**What you will do**
Everything from the line containing "How much of" through the last line of the data below is to be retyped exactly, apart from the pictures.
------ Information shown
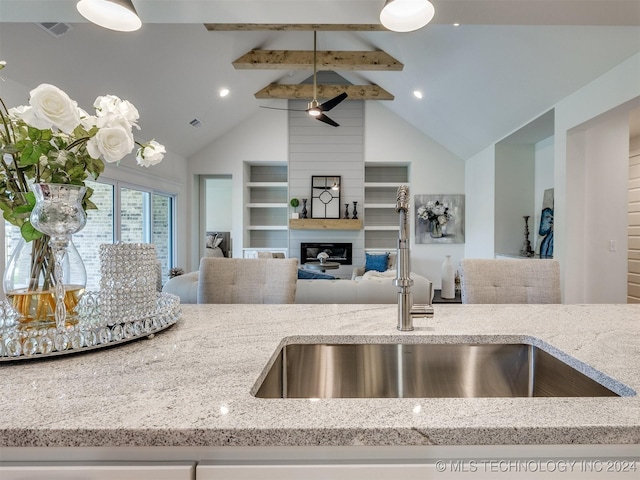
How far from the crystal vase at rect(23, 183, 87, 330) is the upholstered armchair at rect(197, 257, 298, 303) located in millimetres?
768

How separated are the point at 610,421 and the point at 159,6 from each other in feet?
9.16

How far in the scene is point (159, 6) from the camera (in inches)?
82.7

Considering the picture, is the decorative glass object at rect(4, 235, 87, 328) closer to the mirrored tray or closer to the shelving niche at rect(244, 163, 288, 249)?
the mirrored tray

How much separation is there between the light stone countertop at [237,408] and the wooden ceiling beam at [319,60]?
478cm

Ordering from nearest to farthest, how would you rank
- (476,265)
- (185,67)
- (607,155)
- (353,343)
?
(353,343)
(476,265)
(607,155)
(185,67)

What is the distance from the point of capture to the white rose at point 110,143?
82 centimetres

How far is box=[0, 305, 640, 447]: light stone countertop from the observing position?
0.50 metres

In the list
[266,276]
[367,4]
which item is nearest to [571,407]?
[266,276]

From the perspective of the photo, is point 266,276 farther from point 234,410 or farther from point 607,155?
point 607,155

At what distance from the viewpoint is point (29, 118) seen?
0.82 metres

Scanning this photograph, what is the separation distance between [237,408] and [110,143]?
71 cm

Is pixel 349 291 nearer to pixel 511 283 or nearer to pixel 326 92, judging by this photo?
pixel 511 283

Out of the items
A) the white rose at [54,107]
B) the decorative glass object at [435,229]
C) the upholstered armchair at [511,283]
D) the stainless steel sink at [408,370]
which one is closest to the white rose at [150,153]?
the white rose at [54,107]

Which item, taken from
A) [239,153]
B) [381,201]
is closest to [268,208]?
[239,153]
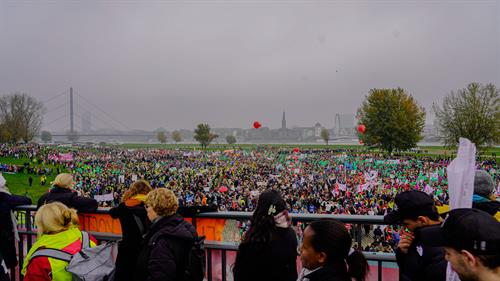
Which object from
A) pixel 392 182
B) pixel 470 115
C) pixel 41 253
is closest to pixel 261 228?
pixel 41 253

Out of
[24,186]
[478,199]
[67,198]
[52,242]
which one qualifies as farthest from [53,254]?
[24,186]

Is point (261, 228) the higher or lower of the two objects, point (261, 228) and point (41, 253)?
the higher

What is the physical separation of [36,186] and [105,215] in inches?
1234

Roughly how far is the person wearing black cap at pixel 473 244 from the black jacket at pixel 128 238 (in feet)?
7.95

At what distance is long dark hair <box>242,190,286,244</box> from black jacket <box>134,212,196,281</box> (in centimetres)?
45

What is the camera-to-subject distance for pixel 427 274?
2260 mm

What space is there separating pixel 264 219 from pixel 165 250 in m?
0.74

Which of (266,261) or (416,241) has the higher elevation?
(416,241)

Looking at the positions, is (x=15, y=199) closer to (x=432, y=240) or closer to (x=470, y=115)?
(x=432, y=240)

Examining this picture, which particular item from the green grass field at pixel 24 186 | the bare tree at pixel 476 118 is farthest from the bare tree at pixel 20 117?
the bare tree at pixel 476 118

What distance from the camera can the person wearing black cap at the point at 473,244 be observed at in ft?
5.39

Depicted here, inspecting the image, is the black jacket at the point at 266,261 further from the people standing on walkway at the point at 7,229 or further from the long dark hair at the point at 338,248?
the people standing on walkway at the point at 7,229

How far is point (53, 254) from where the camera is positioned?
2.96m

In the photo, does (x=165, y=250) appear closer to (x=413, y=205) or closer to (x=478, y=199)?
(x=413, y=205)
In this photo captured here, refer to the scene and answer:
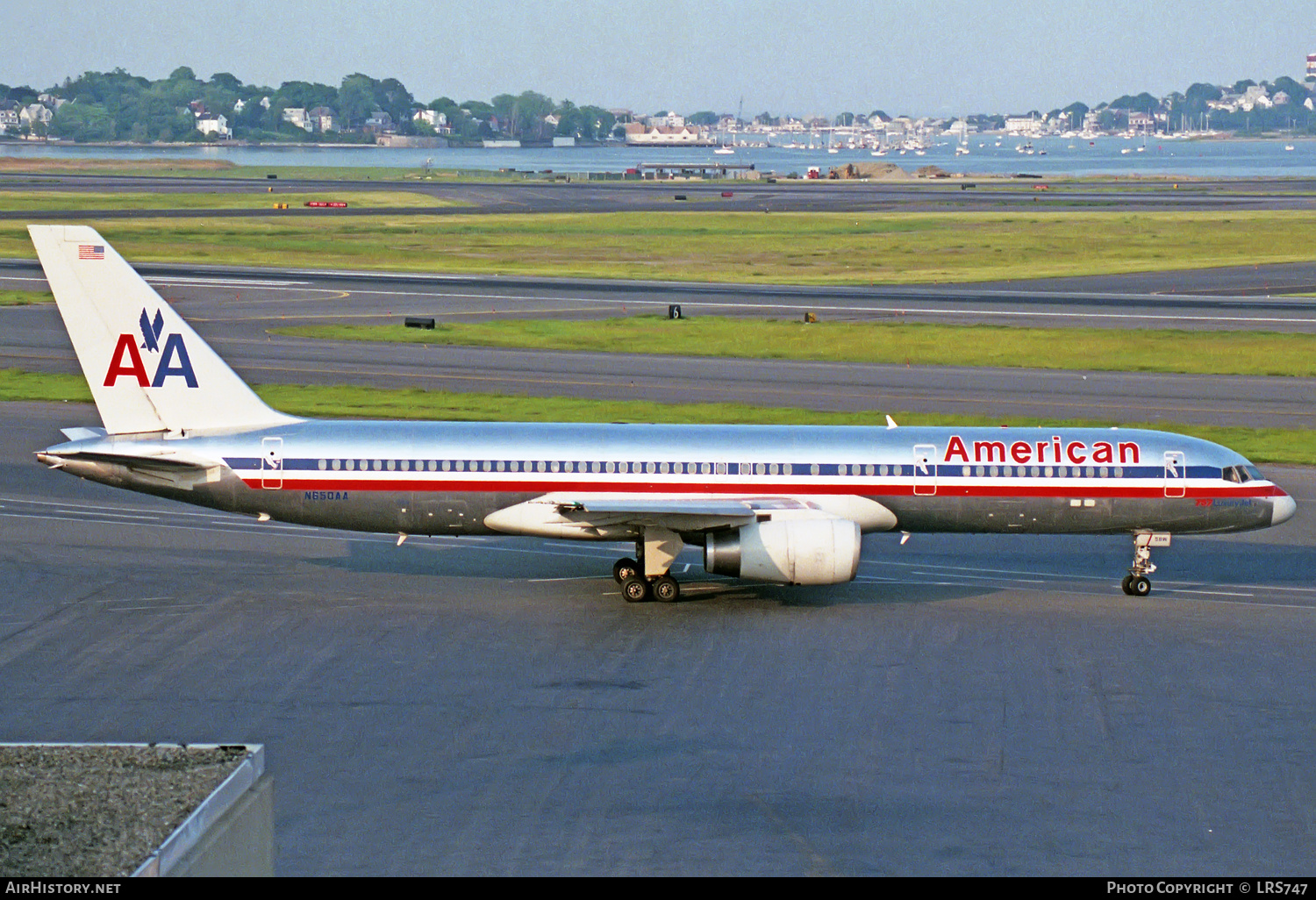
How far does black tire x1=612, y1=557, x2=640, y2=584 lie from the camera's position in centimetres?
3878

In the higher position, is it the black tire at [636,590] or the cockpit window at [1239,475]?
the cockpit window at [1239,475]

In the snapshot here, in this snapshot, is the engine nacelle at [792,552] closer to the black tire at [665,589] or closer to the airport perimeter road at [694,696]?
the airport perimeter road at [694,696]

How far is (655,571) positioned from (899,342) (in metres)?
47.0

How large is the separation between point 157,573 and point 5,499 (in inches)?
428

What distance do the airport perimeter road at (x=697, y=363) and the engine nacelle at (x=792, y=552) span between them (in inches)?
1047

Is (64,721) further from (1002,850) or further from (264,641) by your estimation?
(1002,850)

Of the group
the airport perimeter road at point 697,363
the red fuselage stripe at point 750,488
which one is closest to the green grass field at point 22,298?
the airport perimeter road at point 697,363

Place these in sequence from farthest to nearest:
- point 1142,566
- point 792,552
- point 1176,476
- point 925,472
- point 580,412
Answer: point 580,412, point 1142,566, point 1176,476, point 925,472, point 792,552

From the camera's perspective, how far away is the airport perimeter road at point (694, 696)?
23.6 m

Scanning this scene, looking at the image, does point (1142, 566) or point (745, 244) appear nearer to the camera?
point (1142, 566)

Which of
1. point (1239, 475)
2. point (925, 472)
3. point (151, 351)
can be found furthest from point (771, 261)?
point (151, 351)

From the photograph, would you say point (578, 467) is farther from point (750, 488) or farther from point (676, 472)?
point (750, 488)

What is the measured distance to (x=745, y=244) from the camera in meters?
139

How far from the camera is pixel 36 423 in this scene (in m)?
58.4
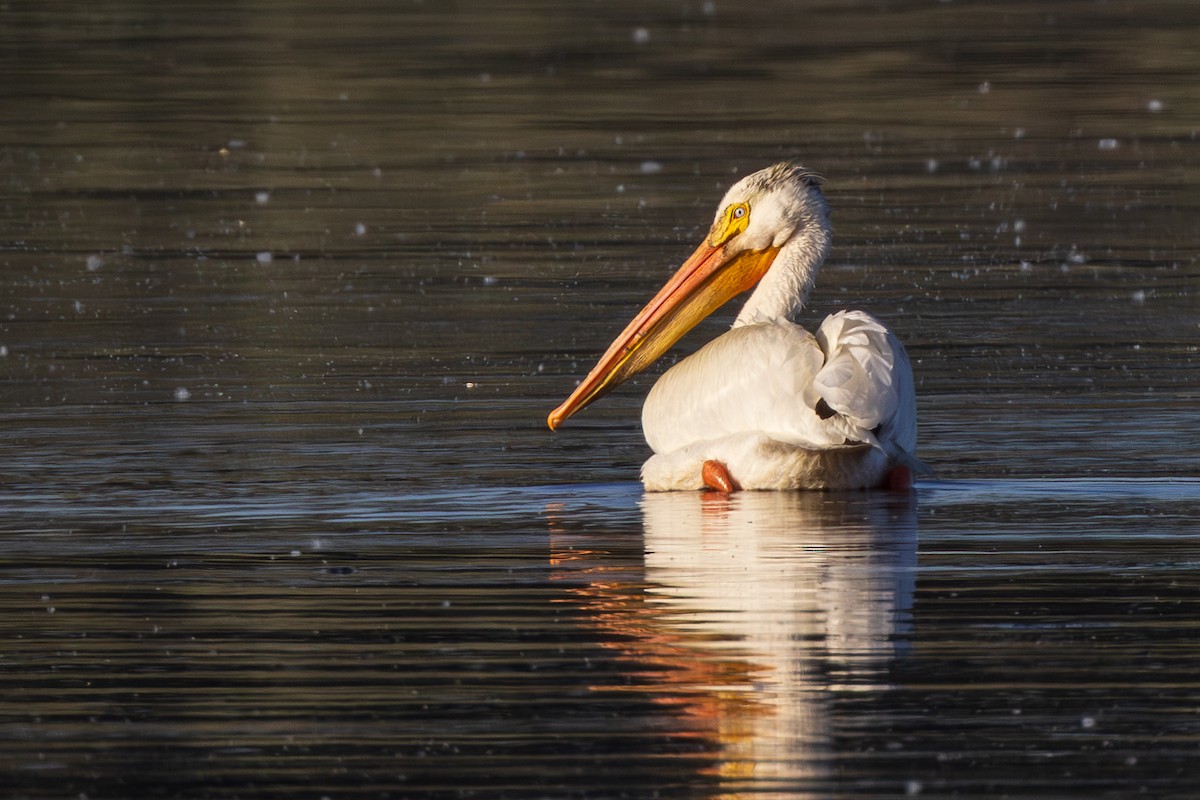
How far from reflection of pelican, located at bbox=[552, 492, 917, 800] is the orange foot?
0.06 m

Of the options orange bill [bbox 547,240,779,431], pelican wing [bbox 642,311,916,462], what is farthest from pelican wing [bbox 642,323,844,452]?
orange bill [bbox 547,240,779,431]

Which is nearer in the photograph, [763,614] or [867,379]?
[763,614]

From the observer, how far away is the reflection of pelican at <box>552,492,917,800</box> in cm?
502

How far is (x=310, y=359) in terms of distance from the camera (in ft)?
34.3

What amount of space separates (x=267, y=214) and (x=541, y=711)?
32.5ft

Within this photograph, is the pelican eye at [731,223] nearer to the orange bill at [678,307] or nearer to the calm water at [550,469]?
the orange bill at [678,307]

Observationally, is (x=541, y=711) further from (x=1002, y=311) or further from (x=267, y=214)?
(x=267, y=214)

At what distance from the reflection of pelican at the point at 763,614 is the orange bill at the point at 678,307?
39.8 inches

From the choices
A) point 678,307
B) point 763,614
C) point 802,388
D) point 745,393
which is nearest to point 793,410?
point 802,388

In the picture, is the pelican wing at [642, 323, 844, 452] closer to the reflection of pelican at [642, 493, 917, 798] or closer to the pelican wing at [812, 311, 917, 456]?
the pelican wing at [812, 311, 917, 456]

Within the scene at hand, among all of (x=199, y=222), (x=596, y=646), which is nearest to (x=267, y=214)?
(x=199, y=222)

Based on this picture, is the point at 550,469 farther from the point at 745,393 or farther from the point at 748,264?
the point at 748,264

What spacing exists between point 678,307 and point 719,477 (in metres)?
1.25

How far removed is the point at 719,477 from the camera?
313 inches
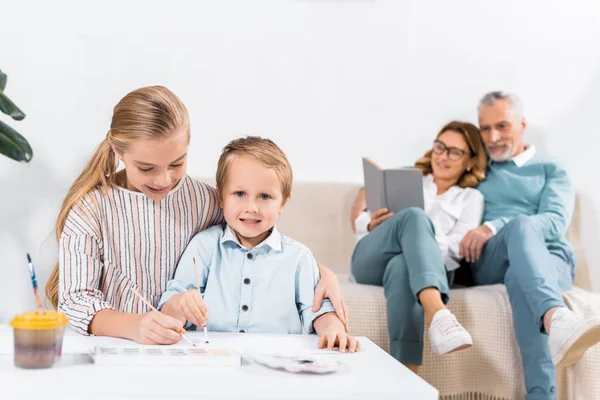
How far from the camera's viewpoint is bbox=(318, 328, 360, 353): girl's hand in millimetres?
1169

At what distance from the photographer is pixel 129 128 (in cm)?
137

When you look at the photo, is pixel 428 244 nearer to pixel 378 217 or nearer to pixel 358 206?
pixel 378 217

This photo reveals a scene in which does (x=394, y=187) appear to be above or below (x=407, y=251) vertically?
above

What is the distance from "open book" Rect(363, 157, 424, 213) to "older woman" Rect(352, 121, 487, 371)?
48 millimetres

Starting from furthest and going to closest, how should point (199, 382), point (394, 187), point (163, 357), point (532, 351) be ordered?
point (394, 187), point (532, 351), point (163, 357), point (199, 382)

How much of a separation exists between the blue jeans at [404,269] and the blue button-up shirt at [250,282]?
31.2 inches

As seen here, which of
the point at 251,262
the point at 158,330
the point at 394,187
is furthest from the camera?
the point at 394,187

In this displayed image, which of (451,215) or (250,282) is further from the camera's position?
(451,215)

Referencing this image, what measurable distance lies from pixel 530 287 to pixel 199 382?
1.54 m

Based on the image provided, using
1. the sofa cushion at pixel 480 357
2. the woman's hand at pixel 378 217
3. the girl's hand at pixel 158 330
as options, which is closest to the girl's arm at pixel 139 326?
the girl's hand at pixel 158 330

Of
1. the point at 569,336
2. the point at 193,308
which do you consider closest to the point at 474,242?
the point at 569,336

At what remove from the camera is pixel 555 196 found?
2697 mm

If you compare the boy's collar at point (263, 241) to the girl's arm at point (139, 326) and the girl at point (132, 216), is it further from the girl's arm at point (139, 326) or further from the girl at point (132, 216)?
the girl's arm at point (139, 326)

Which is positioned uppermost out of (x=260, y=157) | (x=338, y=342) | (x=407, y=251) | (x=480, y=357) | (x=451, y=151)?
(x=451, y=151)
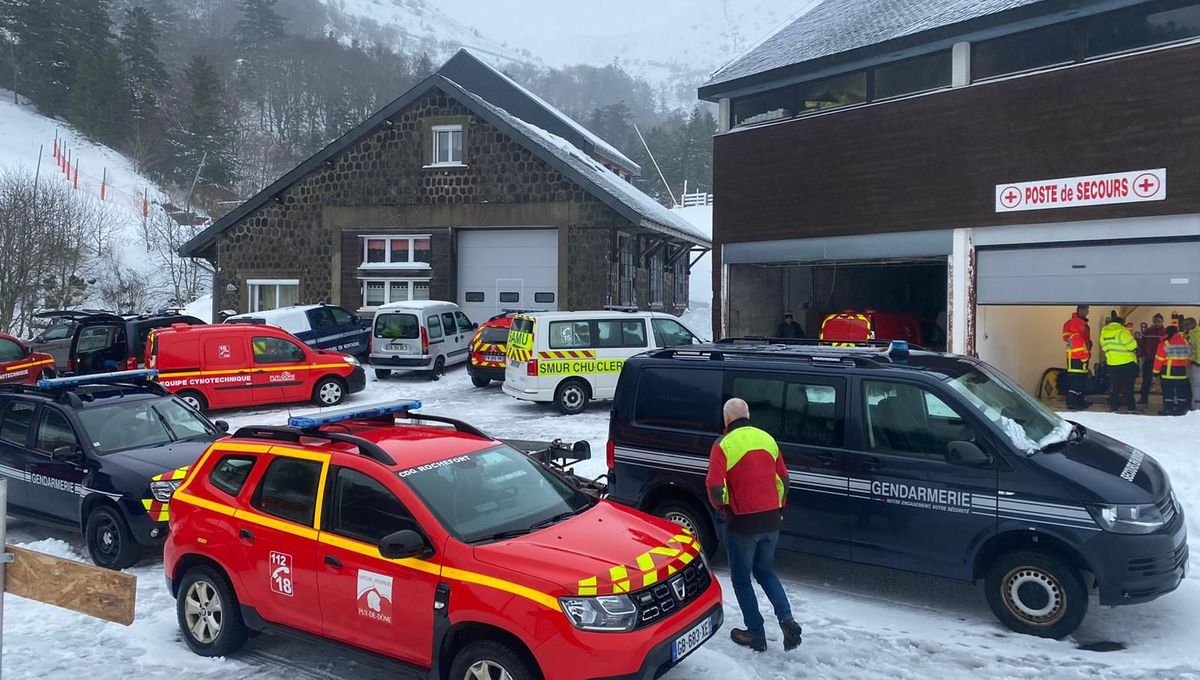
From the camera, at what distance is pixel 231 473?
6.11 m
------------
**The answer**
How much of a separation exists between the blue jeans at [404,269] and the blue button-up shirt at [250,282]?
31.2 inches

As seen here, which of
the point at 251,262
the point at 158,330
the point at 394,187
is furthest from the camera?
the point at 394,187

In this displayed image, which of (451,215) or (250,282) is further from the camera's position?
(451,215)

Referencing this image, what measurable distance lies from pixel 530 287 to pixel 199 382?
1.54 m

Based on the image provided, using
1. the sofa cushion at pixel 480 357
2. the woman's hand at pixel 378 217
3. the girl's hand at pixel 158 330
as options, which is closest to the girl's arm at pixel 139 326?
the girl's hand at pixel 158 330

Of
1. the point at 569,336
2. the point at 193,308
which do you consider closest to the point at 474,242?
the point at 569,336

At what remove from the camera is pixel 555 196 found?
2697 mm

If you compare the boy's collar at point (263, 241) to the girl's arm at point (139, 326) and the girl at point (132, 216), is it further from the girl's arm at point (139, 326) or further from the girl at point (132, 216)?
the girl's arm at point (139, 326)

Which is positioned uppermost out of (x=260, y=157) | (x=338, y=342) | (x=407, y=251) | (x=480, y=357) | (x=451, y=151)?
(x=451, y=151)
From the camera, at what distance is pixel 231 473?
6.11 m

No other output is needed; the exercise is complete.